═══ Document segment

And though the inspector's words will always have a place in my heart, and reverberate more powerfully every time someone suffers close by, I understand now that my own identity is a gift and should be cherished. Or, anyway, I cherish it. And what I think I've learnt this year is exactly that: the world is composed of "I"s and "We"s and little by little a fabric takes some shape. And "I"s and "We"s do not need to be mutually exclusive, and I'm luckily and inevitably linked to each of these other threads in a unique way.

Of course life hurts sometimes, but all wounds eventually heal (and, no, I will not succumb now to the corny impulse of quoting Ms Dickinson and point that there is no scar...) My wounds are healing and don't look half as deep as I thought they were.

And as I end this by choosing a title, punk music fills my head through The Ramones (and I suppress another impulse...).Music which, oddly enough, I've always found secretively ironic -but then again I'm not one to analyse lyrics...

Tuesday, 24 November 2009

My Emily Dickinson Day

It might be because of the rain, or the Monday that feels like Sunday...whatever the reason, it's an Emily Dickinson day for me.

     One of my favourite poems by her starts "There's a certain slant of light/Winter afternoons/that oppresses(...)". It's not winter here, and I'm not sure about the slant of light, but it's a strange time of the year.
Summer's almost here, and we're all supposed to be looking forward to days on the beach, or sunbathing, travelling, chilling out...And this year I just can't chill out that easily. I am in a melancholy mood -again, perhaps because it's been raining for a couple of days now, perhaps because I look back to the year that's about to end and, although on balance it's been well positive, I just can't shake off that easily certain things that happened -certain connections that came about and sometimes failed.

    And so it's an Emily Dickinson day...and I remembered something I wrote a few years ago and thought I'd share it with you.
     Because it might also be what growing up feels like; words you know you want to say but keep to yourself because you're not sure how they will affect someone you care for, words you want to shout but know better, looks and gestures that you now understand more fully, and are not quite sure how to handle, what to do with them...

It's Monday -and it's been raining. And here's a somewhat more articulate way of expressing my feelings:

Rainy days and Mondays

“Rain, rain, go away
come again another day”
(Trad. Song)

“There’s a certain Slant of light,
 Winter afternoons--
 That oppresses, like the Heft
 Of Cathedral Tunes--”
 (E.Dickinson,258,Harvard edition)

I can picture my mother –ages ago, when I was still far from existing- sitting by the window enduring the particular slant of light of a Sunday afternoon. I know it moved her deeply –she has told me- and that the Sunday twilight always used to make her uneasy. She was young and new to a bigger city and perhaps she felt lonely. Then again, this anxiety, this uneasiness may have also had to do with the fact that the weekend was ending, and a new week was stretching out before her. At the time she held two jobs and carried out studies at University, so resuming her routine on Mondays can’t have been easy. I imagine she wouldn’t just slip into it like into an old, tattered -but cosy- slipper. There was some effort involved. Some breaking in of a new week, like the one you need to do with a new pair of pointe shoes.

══════

What you will do =>
(A) How would you render this sentence from the blog entry above in Spanish: "She was young and new to a bigger city and perhaps she felt lonely."
(B) From the blog entry above, reproduce the passage starting at "Because it might" and ending at "(Trad. Song)".

═══ Extracted records

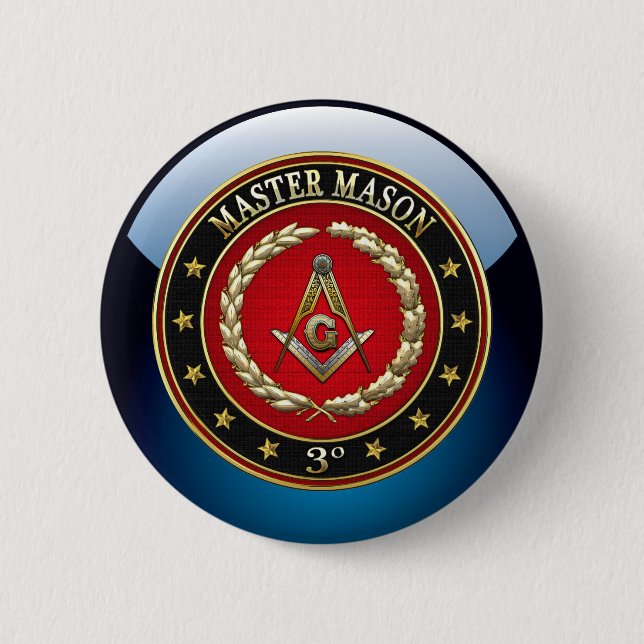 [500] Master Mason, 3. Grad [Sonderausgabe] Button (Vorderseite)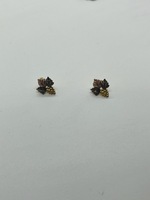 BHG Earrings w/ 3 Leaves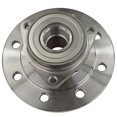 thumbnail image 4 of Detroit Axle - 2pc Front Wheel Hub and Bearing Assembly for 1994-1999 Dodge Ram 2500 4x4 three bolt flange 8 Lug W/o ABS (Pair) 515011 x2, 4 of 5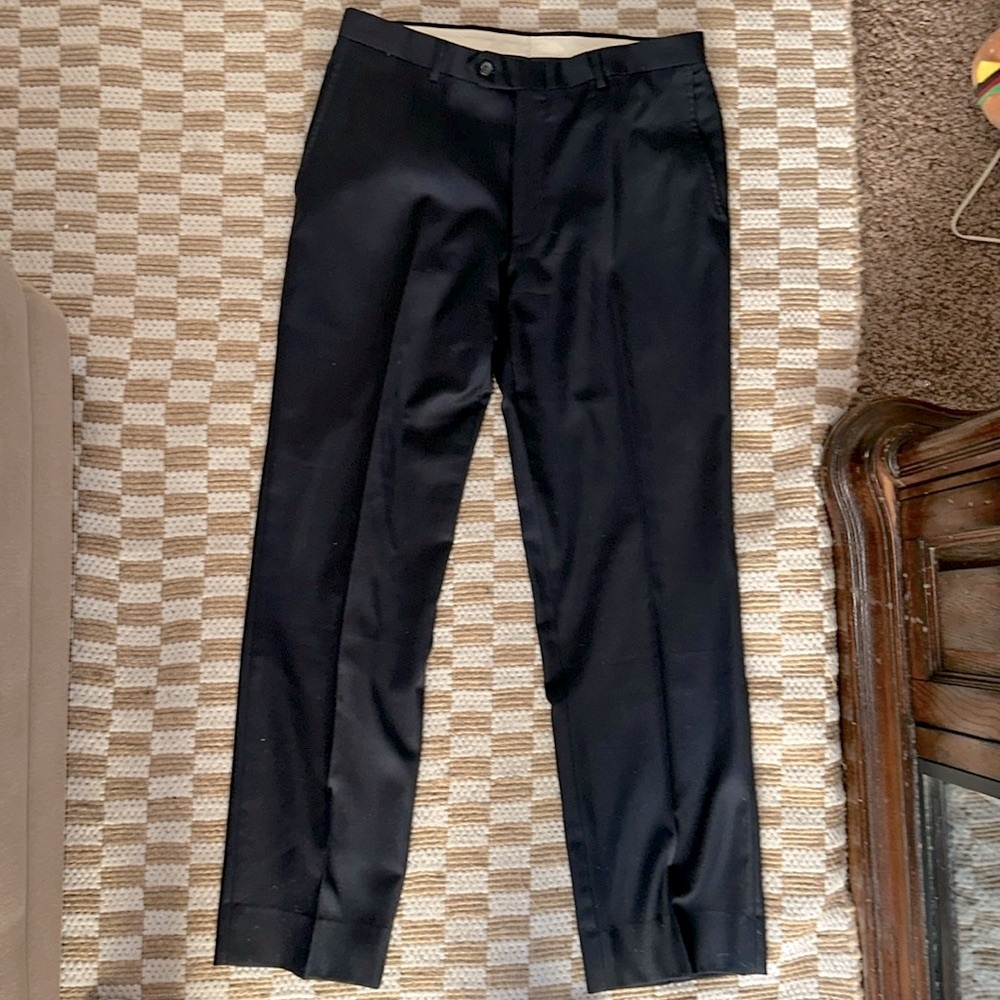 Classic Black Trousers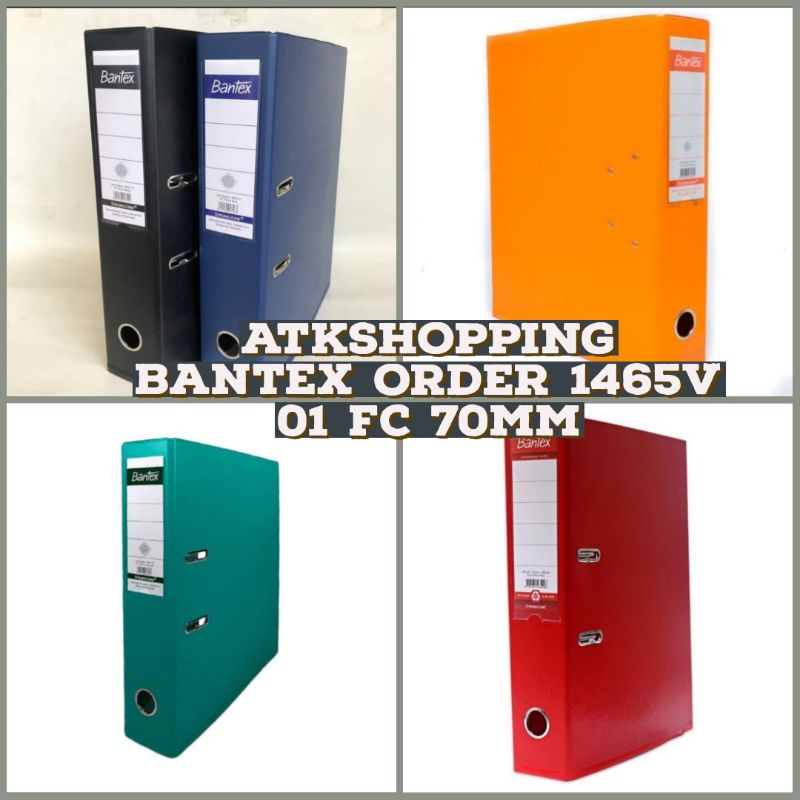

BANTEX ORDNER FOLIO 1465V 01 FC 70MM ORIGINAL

══════

Outputs in order =>
(A) Era joven y nueva en una ciudad más grande, y quizás se sentía sola.

(B)
Because it might also be what growing up feels like; words you know you want to say but keep to yourself because you're not sure how they will affect someone you care for, words you want to shout but know better, looks and gestures that you now understand more fully, and are not quite sure how to handle, what to do with them...

It's Monday -and it's been raining. And here's a somewhat more articulate way of expressing my feelings:

Rainy days and Mondays

“Rain, rain, go away
come again another day”
(Trad. Song)